Na edição fac-similar da Revista Novos Estudos Afro-brasileiros de 1988, que registrou os trabalhos do Primeiro Congresso Afro-Brasileiro do Recife, a viúva de Juliano Moreira afirmou que o mesmo referenciou o negro e o mestiço em alguns de seus trabalhos3, tais como: Notícia sobre a evolução da assistência a alienados no Brasil (1905), no qual Moreira sustentou que “ á má natureza dos elementos formadores da nossa

nacionalidade deve-se a nossa vasta degenerescência physica, moral e social que injustamente tem sido attribuida ao único fato da mestiçagem” (página 25 do texto do autor); Contribuição ao estudo da demência paralytica no Rio de Janeiro especialmente no Hospital Nacional de alienados (1916) e algo sobre doenças nervosas e mentaes no Brasil (1929). Neste último a opinião de Moreira era a de que “o elemento negro também entrou

no caldeamento e os seus descendentes puros ou mestiços têm sido sempre um factor que

não póde deixar de ser mencionado na historia da evolução do Brasil na via do mais evidente progresso”.(s/pg) Para Moreira, o Brasil deveria ser visto como um lugar no qual se poderia fazer excelentes estudos comparativos sobre “os vários tipos étnicos”, pois “sob

o ponto de vista psychológico, a influencia do meio, dos hábitos e costumes é formidável. De modo que acho muito mais fácil hoje fazer psychologia de um povo que psychologia de uma raça”. Também registrou sua opinião de que...

“As raças que porventura por seu afastamento se tem conservado puras são cada vez em menor numero, e para estuda-las, falta-nos o conhecimento da língua. O aprendizado dessa nunca se faz sem uma influencia recíproca entre o que aprende e o que ensina” (s/pg)

e, ainda acrescentou que

“(...) as differenças por mim encontradas dependem mais do grau de instrucção e educação de cada um dos examinados do que do grupo ethnico a que elle pertence. Assim é que indivíduos pertencentes a grupos ethnicos considerados inferiores, quando nascidos e creados em grande cidade, apresentavam melhor perfil psychologico, do que indivíduos mesmo provindos de raças nórdicas, creados no interior do paiz em meio atrazado.

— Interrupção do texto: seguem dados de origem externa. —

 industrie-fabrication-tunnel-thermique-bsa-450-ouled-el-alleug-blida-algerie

É em todo caso certo que um individuo retirado cedo de um meio social inferior e levado a um ambiente melhor, desenvolve-se de modo surprehendente se não houver em seu cérebro falha anatômica congênita”(s/pg).

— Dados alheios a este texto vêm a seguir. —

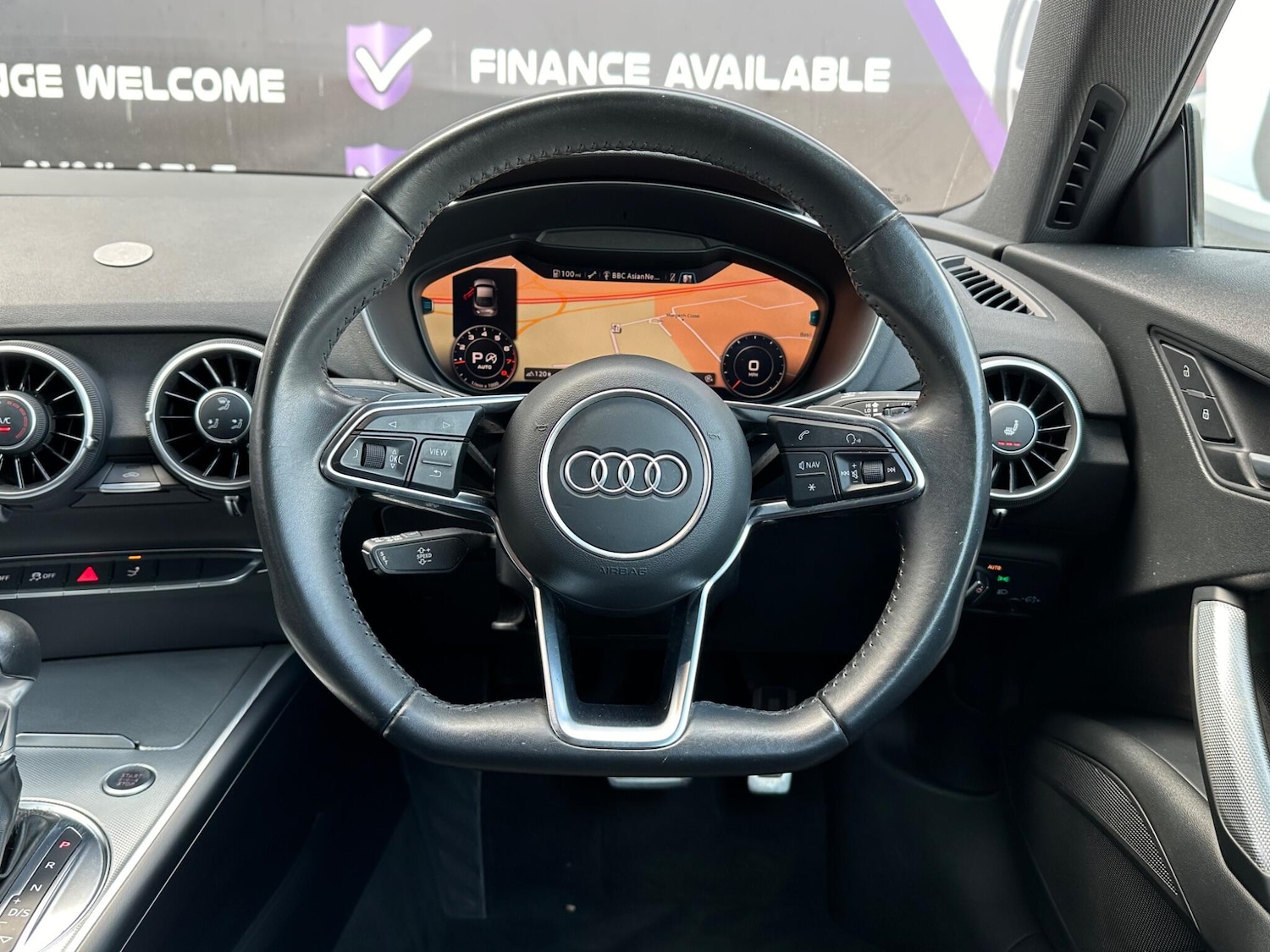 Used Audi TT 2019 for sale - 77958397: Photo 57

A partir dos registros feitos acima, podemos pensar que Moreira tinha como pressuposto que as diferenças de conduta que os indivíduos pudessem apresentar estariam pautadas mais pelas questões ambientais do que por questões orgânicas, ou seja, há na opinião do autor uma influência cultural que guardadas as ocorrências orgânicas deverá ser minuciosamente estudada, o que, em nosso entendimento, reforça as perspectivas etnopsicológicas e/ou etnopsiquiátricas e de todo modo as sustentações desses e de tantos outros que investigaram os negros e os mestiços à época contribuíram para a construçao de concepções sobre o negro e seus descendentes.